However, the temperature across the WWTP is not constant. Solar radiation, wind, ambient temperature etc. can heat or cool uncovered tanks at WWTPs and studies have shown a temperature change of 1–2 °C from influent to effluent (la Cour Jansen et al. 1992; Makinia et al. 2005; Fernandez-Arevalo et al. 2014). In the published literature, several examples of how to model temperature, i.e. perform an energy balance, in WWTP tanks have been presented. In a pioneering work, la Cour Jansen et al. (1992) assessed the problem of operating nitrifying WWTPs in a cold climate. A temperature model for an activated sludge tank was presented based on a simple energy balance including the significant energy influences. The model was integrated with an ASM1 process model and validated against a one-year data set from one Danish WWTP. Sedory & Stenstrom (1995) presented a temperature model for an aeration basin and validated it for five North American WWTPs. Thirty-day temperature series for different temperature intervals were used as inputs to the model. Temperatures ranged from 12 to 31 °C and their model did not consider the effects on WWT performance. Their model accuracy was in the range 2–3 °C and did not predict extreme variations very well. In a more recent paper, Makinia et al. (2005) developed a temperature model for an activated sludge tank and compared a partial differential equation formulation with the more common ‘tanks in series’ approach. The model was tested for a short (a few days) data series with a temperature around 19 °C and did not consider WWTP performance.
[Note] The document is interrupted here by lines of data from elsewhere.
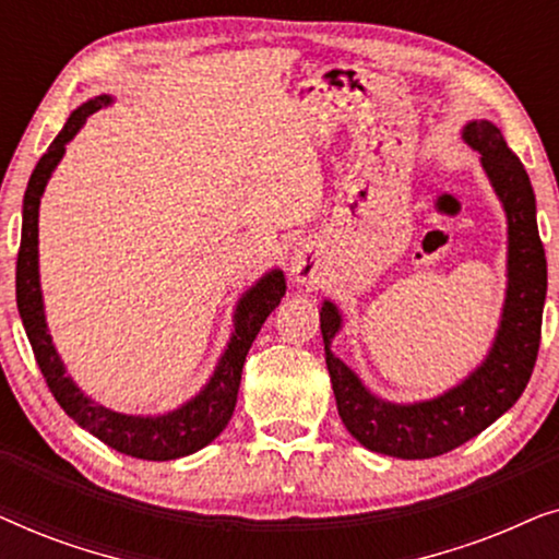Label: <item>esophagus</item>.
<instances>
[{
  "label": "esophagus",
  "mask_w": 559,
  "mask_h": 559,
  "mask_svg": "<svg viewBox=\"0 0 559 559\" xmlns=\"http://www.w3.org/2000/svg\"><path fill=\"white\" fill-rule=\"evenodd\" d=\"M320 270V254L312 241H300L289 257V274L295 282H312Z\"/></svg>",
  "instance_id": "34e87169"
}]
</instances>
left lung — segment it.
<instances>
[{
  "label": "left lung",
  "mask_w": 559,
  "mask_h": 559,
  "mask_svg": "<svg viewBox=\"0 0 559 559\" xmlns=\"http://www.w3.org/2000/svg\"><path fill=\"white\" fill-rule=\"evenodd\" d=\"M463 140L480 155V165L507 211L509 224L507 300L491 350L480 366L435 400L384 402L371 394L338 356H333L331 343L341 331L343 318L331 300H323L320 308L325 364L343 425L364 448L404 461L450 453L484 432L522 396L539 350L547 259L539 241L530 175L509 150L501 129L491 121H468Z\"/></svg>",
  "instance_id": "obj_1"
}]
</instances>
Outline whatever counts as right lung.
I'll list each match as a JSON object with an SVG mask.
<instances>
[{"instance_id": "obj_1", "label": "right lung", "mask_w": 559, "mask_h": 559, "mask_svg": "<svg viewBox=\"0 0 559 559\" xmlns=\"http://www.w3.org/2000/svg\"><path fill=\"white\" fill-rule=\"evenodd\" d=\"M111 96H96L79 106L66 127L60 129L48 152L35 165L29 175L25 201H22V239L17 251V310L25 325V333L33 346L35 361L40 366L45 381H48L52 396H56L66 415L75 419L83 430H88L106 445L119 450V453L140 457V461H175V457L190 455L195 450L216 440L228 419L234 415L236 394L241 384V369L247 354L254 343L257 333L262 331L264 320L277 308L285 297V274L280 270L266 272L257 285H251L241 295L234 312V333L231 341L218 358L216 371L193 400L182 407L165 412L157 417L142 415H121L104 404H98L75 386V381L66 373L56 346L45 323L40 272H37V213H40V198L45 193L52 170L66 155V144L79 134L91 114L109 106Z\"/></svg>"}]
</instances>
Lippi et al. (2009) sought to improve the temperature model from Sedory & Stenstrom (1995). The heat flux equations were updated to more detailed alternatives. When the model was tested against the same five data sets and a few more, the model accuracy was improved. However, the model still only covered an aeration basin and did not consider the impact on other treatment processes.
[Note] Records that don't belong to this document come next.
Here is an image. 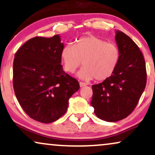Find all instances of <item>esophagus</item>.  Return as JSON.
<instances>
[{
    "label": "esophagus",
    "instance_id": "obj_1",
    "mask_svg": "<svg viewBox=\"0 0 155 155\" xmlns=\"http://www.w3.org/2000/svg\"><path fill=\"white\" fill-rule=\"evenodd\" d=\"M87 85V84L85 83V82H80V87H84V86H86Z\"/></svg>",
    "mask_w": 155,
    "mask_h": 155
}]
</instances>
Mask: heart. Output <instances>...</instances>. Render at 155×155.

Considering two facts: (1) heat recovery is of most interest in areas with a cold climate and (2) the impact of WWHR on influent temperature is in the same range as the temperature change over the WWTP, a plant-wide process model including heat balances for temperature prediction is needed. The model must integrate process performance and temperature prediction and be proven valid for relevant climate and temperature conditions. Simulations for extended (full year) time periods are required to assess the impact and potential of WWHR in WW systems. Such a model has previously not been presented in the literature.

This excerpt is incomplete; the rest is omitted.